→ **Problem description**: Rewrite the listing from the line containing "Which item among" through the line containing "Answer: point (65, 214), point" as a numbered list, with blank lines omitted and both end lines included.
— START Excerpted records —
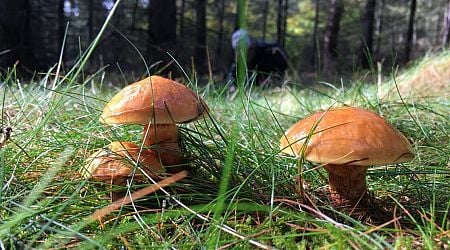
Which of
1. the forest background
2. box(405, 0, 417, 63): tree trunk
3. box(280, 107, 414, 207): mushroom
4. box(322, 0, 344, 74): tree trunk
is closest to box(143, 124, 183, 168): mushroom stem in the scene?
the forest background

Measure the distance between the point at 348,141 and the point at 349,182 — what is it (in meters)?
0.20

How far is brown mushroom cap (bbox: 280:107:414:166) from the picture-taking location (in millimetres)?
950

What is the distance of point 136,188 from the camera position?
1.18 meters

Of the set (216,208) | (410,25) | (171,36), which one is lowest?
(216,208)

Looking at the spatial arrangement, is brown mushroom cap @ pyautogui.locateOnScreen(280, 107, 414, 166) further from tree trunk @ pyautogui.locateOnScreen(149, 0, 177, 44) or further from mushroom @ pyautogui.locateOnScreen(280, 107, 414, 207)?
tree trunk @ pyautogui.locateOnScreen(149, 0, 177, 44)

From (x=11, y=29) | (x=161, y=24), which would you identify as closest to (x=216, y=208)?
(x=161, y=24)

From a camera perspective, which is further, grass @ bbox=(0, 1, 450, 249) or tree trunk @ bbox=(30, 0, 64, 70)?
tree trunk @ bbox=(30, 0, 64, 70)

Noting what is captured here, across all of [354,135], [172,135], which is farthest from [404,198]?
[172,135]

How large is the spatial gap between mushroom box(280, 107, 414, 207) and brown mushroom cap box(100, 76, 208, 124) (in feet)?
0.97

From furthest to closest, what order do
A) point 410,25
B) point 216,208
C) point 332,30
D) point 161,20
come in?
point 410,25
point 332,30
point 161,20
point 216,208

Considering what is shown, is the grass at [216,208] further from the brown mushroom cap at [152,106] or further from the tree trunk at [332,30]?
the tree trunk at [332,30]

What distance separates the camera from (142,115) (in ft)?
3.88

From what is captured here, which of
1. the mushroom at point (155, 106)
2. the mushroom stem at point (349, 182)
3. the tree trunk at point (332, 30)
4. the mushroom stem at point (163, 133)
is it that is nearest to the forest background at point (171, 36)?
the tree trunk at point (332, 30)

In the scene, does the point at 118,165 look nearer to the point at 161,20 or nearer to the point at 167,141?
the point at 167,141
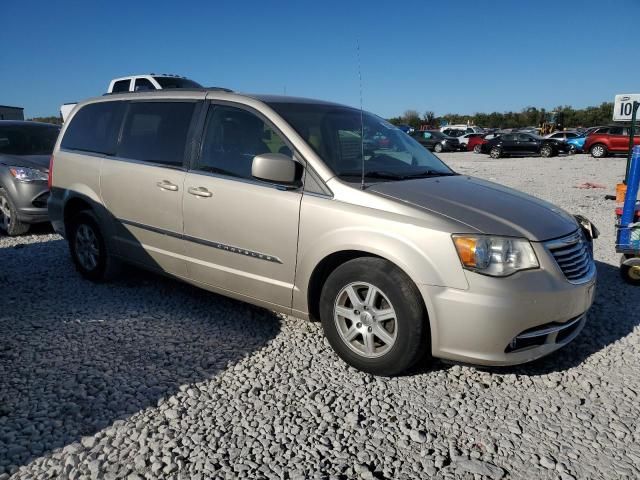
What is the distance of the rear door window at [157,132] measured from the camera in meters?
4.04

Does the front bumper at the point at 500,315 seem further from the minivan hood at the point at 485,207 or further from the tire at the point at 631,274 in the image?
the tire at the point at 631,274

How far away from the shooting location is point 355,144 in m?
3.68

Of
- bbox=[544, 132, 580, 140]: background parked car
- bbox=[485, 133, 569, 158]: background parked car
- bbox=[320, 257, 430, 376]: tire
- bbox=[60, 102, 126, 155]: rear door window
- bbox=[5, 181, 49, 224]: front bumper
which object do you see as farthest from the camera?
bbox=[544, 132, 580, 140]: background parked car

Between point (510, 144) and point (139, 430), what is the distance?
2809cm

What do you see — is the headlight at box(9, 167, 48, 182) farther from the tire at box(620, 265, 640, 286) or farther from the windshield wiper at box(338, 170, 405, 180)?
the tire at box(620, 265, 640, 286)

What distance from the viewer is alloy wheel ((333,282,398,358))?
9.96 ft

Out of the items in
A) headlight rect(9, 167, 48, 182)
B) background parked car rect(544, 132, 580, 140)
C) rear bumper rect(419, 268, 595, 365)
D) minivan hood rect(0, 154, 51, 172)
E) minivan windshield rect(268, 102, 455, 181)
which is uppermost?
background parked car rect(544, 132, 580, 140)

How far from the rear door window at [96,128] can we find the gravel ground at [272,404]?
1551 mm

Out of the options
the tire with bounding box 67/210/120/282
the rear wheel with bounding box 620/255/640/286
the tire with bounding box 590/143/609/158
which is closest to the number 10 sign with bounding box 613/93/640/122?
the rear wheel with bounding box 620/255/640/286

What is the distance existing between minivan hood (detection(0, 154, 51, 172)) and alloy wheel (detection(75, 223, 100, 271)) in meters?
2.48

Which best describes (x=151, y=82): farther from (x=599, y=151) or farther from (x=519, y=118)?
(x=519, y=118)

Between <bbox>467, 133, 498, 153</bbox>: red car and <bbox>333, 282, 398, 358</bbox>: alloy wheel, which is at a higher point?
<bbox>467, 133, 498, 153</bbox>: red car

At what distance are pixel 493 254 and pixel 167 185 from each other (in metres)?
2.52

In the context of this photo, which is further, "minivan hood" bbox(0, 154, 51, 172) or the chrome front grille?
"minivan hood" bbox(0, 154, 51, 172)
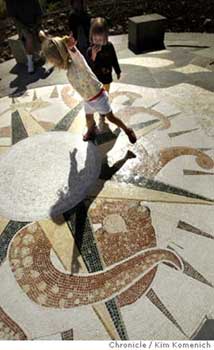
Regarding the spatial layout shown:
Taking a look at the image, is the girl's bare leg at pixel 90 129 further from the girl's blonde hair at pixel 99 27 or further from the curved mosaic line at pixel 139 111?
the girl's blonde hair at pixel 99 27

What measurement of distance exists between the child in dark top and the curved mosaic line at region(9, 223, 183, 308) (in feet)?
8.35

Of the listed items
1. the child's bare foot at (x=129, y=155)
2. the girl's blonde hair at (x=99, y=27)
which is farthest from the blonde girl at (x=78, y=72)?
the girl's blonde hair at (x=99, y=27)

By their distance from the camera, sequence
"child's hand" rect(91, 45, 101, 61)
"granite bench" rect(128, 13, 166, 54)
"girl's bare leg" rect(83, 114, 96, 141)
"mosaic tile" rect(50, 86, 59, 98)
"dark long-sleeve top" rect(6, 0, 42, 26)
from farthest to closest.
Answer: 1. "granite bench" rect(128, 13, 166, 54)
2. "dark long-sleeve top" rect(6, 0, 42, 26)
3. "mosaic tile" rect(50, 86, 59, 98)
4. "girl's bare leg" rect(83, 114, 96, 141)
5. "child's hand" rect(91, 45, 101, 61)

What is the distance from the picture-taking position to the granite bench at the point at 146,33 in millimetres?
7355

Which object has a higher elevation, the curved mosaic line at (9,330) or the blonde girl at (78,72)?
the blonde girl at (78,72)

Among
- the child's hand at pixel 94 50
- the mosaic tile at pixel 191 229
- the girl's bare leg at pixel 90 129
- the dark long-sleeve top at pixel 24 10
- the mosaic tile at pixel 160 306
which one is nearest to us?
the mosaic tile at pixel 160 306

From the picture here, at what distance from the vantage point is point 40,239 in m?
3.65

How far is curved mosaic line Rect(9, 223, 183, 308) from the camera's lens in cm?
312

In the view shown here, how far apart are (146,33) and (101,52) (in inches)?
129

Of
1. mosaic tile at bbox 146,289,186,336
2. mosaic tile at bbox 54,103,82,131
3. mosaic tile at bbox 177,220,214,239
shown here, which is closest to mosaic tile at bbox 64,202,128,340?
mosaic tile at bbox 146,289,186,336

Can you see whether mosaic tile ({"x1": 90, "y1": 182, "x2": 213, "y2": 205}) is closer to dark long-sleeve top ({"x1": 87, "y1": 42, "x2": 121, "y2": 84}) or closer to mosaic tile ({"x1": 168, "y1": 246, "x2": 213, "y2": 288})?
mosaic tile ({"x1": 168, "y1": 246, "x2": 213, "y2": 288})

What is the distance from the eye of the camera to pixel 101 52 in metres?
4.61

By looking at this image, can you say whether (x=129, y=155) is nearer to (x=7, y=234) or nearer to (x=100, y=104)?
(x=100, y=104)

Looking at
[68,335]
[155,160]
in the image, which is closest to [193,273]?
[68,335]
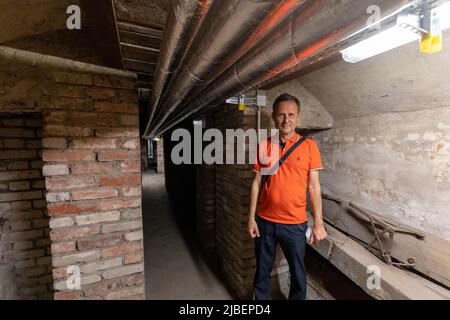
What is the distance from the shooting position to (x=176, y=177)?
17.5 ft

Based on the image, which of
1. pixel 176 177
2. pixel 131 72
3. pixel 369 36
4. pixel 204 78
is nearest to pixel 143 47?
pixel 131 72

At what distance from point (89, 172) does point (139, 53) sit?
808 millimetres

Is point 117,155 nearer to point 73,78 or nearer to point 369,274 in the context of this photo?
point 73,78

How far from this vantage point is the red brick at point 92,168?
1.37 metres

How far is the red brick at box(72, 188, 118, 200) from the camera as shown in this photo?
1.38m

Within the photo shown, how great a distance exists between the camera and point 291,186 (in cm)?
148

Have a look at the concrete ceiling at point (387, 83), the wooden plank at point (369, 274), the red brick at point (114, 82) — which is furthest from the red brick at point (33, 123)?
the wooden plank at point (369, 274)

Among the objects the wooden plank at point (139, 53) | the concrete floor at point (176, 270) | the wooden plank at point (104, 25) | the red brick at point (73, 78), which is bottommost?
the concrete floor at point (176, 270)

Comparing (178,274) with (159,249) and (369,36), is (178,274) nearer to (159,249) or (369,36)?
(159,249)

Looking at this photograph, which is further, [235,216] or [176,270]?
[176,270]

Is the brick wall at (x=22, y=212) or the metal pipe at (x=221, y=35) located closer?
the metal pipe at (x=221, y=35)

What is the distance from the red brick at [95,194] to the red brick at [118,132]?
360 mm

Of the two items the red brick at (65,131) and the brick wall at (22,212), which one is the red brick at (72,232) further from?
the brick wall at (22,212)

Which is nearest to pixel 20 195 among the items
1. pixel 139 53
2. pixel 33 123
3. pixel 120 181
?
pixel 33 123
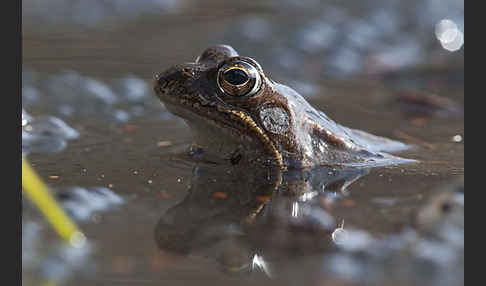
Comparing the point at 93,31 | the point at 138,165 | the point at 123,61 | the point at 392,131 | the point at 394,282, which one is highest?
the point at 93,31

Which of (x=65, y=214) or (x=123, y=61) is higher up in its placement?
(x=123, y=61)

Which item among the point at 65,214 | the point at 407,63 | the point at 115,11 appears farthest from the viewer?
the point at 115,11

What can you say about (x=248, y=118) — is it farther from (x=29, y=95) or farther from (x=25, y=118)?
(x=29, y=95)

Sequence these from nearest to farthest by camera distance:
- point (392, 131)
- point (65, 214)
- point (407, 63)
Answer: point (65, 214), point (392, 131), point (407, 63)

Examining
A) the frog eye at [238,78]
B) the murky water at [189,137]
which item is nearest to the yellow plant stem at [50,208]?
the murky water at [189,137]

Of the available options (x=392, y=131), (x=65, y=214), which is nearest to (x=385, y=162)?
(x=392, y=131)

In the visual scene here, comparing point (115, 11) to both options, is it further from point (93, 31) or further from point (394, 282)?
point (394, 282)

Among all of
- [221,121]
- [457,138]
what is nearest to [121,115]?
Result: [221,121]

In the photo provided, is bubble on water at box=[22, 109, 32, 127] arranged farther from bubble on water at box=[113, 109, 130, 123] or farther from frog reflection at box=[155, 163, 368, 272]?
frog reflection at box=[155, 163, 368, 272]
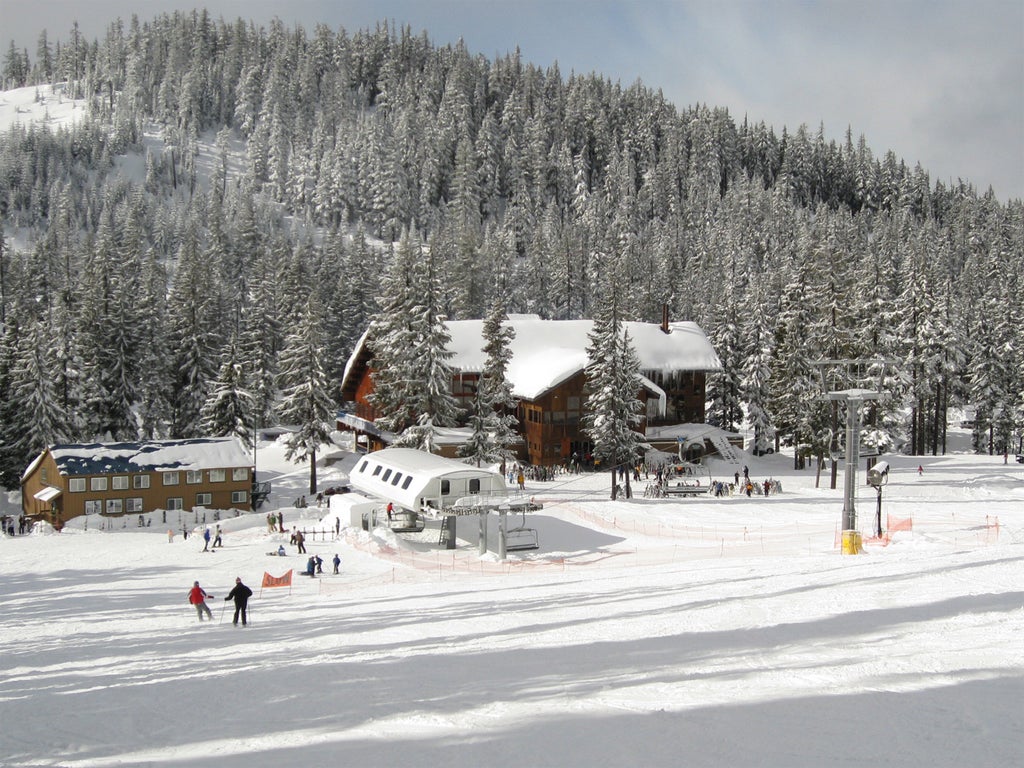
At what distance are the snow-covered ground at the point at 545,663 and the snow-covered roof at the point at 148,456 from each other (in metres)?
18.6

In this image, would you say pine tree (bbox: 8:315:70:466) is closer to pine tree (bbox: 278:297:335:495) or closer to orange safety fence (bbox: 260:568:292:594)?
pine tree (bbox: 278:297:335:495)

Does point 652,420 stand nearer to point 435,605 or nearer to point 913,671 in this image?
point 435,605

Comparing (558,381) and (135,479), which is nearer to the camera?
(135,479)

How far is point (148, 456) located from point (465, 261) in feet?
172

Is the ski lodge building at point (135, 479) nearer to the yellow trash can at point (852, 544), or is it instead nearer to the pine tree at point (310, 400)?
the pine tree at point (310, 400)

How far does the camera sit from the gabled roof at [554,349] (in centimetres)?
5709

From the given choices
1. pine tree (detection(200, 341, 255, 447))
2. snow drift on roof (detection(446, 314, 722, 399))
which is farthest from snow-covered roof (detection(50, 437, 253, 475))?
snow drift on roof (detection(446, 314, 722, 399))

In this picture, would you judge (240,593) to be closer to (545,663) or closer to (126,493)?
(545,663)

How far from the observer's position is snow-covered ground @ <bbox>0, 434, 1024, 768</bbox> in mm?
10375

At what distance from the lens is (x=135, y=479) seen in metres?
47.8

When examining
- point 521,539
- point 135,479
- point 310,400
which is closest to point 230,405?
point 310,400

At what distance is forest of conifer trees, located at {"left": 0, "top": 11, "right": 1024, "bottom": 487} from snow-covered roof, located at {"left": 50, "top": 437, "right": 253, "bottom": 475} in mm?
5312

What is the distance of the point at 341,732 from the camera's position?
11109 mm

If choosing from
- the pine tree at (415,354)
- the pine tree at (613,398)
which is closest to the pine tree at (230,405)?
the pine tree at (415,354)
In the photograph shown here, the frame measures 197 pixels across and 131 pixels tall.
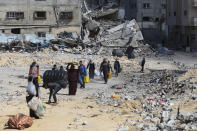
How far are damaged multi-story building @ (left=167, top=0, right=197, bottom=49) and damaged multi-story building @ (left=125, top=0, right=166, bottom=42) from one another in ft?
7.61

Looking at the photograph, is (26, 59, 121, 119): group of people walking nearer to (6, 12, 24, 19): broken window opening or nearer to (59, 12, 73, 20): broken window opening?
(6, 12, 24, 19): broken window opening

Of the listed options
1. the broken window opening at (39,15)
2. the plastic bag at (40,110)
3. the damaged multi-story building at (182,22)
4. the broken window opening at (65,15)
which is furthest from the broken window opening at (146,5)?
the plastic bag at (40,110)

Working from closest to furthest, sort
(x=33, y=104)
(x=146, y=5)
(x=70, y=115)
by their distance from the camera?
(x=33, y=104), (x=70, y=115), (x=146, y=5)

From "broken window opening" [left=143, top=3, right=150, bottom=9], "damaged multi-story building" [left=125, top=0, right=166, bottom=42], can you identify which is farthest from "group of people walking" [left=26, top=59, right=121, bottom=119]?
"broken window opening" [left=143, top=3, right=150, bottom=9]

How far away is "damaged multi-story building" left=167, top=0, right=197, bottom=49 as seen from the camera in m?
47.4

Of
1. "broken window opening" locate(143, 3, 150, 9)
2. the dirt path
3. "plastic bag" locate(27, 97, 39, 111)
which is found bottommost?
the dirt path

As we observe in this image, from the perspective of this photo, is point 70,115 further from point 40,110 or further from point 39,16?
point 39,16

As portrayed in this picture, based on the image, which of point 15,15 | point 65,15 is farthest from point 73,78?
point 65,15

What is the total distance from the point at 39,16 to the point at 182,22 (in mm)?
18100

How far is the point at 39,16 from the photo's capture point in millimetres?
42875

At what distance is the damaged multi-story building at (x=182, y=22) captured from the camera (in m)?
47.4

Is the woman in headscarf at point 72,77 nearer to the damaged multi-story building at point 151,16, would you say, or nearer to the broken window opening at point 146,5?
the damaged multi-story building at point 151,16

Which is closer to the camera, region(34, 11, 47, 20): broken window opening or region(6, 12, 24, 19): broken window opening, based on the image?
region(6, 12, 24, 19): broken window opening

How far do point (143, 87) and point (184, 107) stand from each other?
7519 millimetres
— END Excerpted records —
→ **Solved exercise**:
1. Which item among the point at 65,214 | the point at 407,63 | the point at 115,11 appears farthest from the viewer?
2. the point at 115,11
3. What can you say about (x=248, y=118) — is it farther from (x=29, y=95) or farther from (x=25, y=118)?
4. (x=29, y=95)
5. Sequence these from nearest to farthest by camera distance:
6. - point (392, 131)
7. - point (65, 214)
8. - point (407, 63)
9. Answer: point (65, 214), point (392, 131), point (407, 63)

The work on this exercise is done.